Cidades

Alunos da Escola de Música de Brasília protestam na volta às aulas

A proposta de formar turmas coletivas para aulas que antes eram individuais é um dos pontos que desagradam a alunos e professores

postado em 27/02/2016 10:08
O diretor Ayrton Pisco diz que a nova proposta não influenciará na qualidade do ensino na EMB:
Estudantes e professores da Escola de Música de Brasília (EMB) reclamam da reorganização da grade horária e da formação das turmas para o ano letivo de 2016. As aulas começam na segunda-feira, quando, segundo uma das professoras da instituição, que prefere não se identificar, os estudantes vão se mobilizar contra a nova proposta do diretor, Ayrton Pisco. A aluna de canto erudito Bárbara Fragoso observa que aulas teóricas, como artes cênicas e idiomas, são feitas coletivamente, mas as instrumentais são específicas e individuais. ;O projeto de enturmação consiste em colocar vários alunos de canto erudito, por exemplo, na mesma turma;.

DADOS FORNECIDOS:
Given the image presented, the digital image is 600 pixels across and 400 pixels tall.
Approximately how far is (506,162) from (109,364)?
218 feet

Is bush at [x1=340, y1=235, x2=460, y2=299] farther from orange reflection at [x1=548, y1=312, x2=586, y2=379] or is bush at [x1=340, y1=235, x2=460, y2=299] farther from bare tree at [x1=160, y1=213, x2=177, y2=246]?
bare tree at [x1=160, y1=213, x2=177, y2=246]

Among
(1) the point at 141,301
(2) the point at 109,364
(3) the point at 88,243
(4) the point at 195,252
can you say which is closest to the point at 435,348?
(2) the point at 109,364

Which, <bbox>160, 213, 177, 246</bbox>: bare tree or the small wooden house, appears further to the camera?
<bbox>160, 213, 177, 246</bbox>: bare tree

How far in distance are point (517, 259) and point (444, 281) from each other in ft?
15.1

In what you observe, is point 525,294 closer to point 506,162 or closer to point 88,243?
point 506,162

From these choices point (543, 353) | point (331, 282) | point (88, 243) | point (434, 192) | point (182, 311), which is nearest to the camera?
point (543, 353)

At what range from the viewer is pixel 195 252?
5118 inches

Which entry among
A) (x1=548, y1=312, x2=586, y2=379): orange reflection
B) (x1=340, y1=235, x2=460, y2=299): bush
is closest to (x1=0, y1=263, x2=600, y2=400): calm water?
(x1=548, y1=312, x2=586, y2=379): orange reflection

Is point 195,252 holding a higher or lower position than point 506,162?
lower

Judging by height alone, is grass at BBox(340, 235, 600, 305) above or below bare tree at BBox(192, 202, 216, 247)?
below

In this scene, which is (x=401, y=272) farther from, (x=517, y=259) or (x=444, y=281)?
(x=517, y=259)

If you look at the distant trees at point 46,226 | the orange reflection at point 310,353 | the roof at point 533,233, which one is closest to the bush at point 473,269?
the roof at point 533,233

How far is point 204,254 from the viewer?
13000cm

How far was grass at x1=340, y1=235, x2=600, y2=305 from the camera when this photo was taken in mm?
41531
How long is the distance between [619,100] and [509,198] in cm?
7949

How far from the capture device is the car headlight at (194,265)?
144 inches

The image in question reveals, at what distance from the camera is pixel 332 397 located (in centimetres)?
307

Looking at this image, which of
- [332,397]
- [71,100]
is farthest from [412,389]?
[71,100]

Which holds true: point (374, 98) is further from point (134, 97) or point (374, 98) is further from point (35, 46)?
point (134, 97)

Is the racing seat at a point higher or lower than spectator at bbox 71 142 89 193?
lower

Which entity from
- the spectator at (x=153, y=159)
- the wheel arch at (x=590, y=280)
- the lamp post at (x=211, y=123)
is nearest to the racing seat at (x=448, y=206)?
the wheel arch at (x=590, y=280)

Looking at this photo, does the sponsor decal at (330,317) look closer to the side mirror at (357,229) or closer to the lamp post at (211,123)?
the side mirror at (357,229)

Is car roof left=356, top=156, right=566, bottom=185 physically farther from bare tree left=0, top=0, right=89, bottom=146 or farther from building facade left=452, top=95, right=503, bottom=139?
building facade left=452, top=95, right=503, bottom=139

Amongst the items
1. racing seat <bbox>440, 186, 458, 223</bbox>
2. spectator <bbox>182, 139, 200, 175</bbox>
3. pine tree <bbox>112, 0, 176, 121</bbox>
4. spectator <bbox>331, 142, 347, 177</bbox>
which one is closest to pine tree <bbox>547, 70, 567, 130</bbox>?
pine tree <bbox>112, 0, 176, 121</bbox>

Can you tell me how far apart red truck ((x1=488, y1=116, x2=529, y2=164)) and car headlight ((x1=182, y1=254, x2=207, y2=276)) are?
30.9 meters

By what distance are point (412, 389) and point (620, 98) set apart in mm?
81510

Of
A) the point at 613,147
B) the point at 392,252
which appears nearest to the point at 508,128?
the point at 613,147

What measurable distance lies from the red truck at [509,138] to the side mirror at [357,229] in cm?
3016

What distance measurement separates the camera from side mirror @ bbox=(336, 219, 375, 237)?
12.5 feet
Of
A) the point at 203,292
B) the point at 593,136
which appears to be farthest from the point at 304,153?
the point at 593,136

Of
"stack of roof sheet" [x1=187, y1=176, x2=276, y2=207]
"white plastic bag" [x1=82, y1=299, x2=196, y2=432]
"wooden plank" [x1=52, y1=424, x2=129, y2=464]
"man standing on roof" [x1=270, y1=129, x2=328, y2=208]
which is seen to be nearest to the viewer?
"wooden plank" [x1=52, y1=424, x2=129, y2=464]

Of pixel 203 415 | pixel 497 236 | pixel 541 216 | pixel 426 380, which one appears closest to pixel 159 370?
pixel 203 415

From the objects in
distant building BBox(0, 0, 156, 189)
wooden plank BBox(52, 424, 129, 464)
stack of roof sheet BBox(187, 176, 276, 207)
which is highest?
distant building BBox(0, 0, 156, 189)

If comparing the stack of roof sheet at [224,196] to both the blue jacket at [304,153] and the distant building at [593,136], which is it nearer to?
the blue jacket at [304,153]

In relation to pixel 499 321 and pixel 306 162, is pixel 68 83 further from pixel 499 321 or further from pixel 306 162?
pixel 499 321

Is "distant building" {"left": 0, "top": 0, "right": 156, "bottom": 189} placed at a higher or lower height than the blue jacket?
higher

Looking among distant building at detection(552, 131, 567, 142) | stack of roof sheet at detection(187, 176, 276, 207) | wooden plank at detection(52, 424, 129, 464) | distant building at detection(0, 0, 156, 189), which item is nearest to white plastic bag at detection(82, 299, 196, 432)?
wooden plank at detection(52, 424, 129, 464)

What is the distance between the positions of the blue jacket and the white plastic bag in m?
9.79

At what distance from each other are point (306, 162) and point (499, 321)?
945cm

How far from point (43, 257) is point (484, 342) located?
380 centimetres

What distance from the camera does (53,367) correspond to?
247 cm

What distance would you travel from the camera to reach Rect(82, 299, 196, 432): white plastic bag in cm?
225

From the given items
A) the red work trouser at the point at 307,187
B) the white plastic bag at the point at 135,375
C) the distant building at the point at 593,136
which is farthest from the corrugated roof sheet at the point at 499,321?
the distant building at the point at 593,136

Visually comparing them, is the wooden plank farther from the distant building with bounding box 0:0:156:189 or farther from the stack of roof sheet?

AÇÕES NECESSÁRIAS:
**A.** Reproduza, sem alterações, a parte da notícia que se inicia com as palavras que contêm "A proposta de" e termina em "na mesma turma;.".
**B.** De acordo com a notícia, em que dia da semana começam as aulas na Escola de Música de Brasília?
**C.** Relacione todas as áreas de estudo que a notícia cita nominalmente.

AS RESPOSTAS:
**A.**
A proposta de formar turmas coletivas para aulas que antes eram individuais é um dos pontos que desagradam a alunos e professores

postado em 27/02/2016 10:08
O diretor Ayrton Pisco diz que a nova proposta não influenciará na qualidade do ensino na EMB:
Estudantes e professores da Escola de Música de Brasília (EMB) reclamam da reorganização da grade horária e da formação das turmas para o ano letivo de 2016. As aulas começam na segunda-feira, quando, segundo uma das professoras da instituição, que prefere não se identificar, os estudantes vão se mobilizar contra a nova proposta do diretor, Ayrton Pisco. A aluna de canto erudito Bárbara Fragoso observa que aulas teóricas, como artes cênicas e idiomas, são feitas coletivamente, mas as instrumentais são específicas e individuais. ;O projeto de enturmação consiste em colocar vários alunos de canto erudito, por exemplo, na mesma turma;.

**B.** As aulas começam na segunda-feira.

**C.** Canto erudito, artes cênicas e idiomas.